Speaker: Keith Bradley
Director, Asia-Pacific Market, AECL
Topic: The CANDU Market in China
Location: J.L. Gray Centre
Deep River, Ont.
Date: Thursday, December 16, 2002 (8:00 pm)


Summary published in North Renfrew Times, December 22, 2002:

Selling CANDUs in China

by Jeremy Whitlock

In the nuclear reactor market, the key is "location, location, location" - and the location of choice appears to be China.

That was the message of Keith Bradley, AECL's Director for the Asia-Pacific market, at a packed CNS public seminar held Dec. 16 at the J.L.Gray Centre.

Opportunities for CANDU in China were the subject of Dr. Bradley's talk, "Fuelling the Dragon".

Dr. Bradley has 30 years' experience in the nuclear industry, including international experience in Romania with the Cernavoda CANDU project, and for the last three years in China.

The Canadian foot is firmly in the door of the Asia-Pacific market, with two CANDUs at Qinshan nearing completion (Qinshan-1 now at full power and connected to the grid).

Qinshan is already known as the fastest and smoothest nuclear construction project in China, and will provide much of the sales pitch for future contracts in the region.

## Questions on the material
- 1) Please extract everything in the CANDU seminar summary from "Dr. Bradley has" down to "to the grid).".
- 2) What was the title of Dr. Bradley's talk, according to the CANDU seminar summary?
The items aren't needed for anything here.

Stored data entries
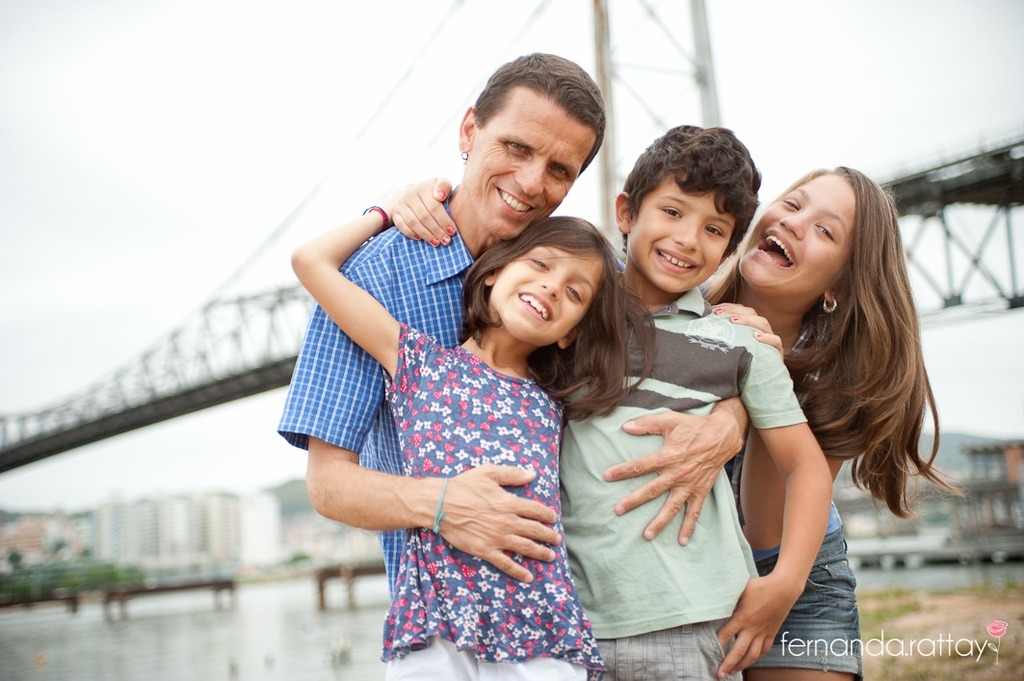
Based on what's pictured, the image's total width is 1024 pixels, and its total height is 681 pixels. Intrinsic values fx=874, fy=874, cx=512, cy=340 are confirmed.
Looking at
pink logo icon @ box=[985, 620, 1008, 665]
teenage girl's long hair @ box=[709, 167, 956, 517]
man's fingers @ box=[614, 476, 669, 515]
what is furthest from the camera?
pink logo icon @ box=[985, 620, 1008, 665]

## Exercise solutions
- 1)
Dr. Bradley has 30 years' experience in the nuclear industry, including international experience in Romania with the Cernavoda CANDU project, and for the last three years in China.

The Canadian foot is firmly in the door of the Asia-Pacific market, with two CANDUs at Qinshan nearing completion (Qinshan-1 now at full power and connected to the grid).

- 2) "Fuelling the Dragon"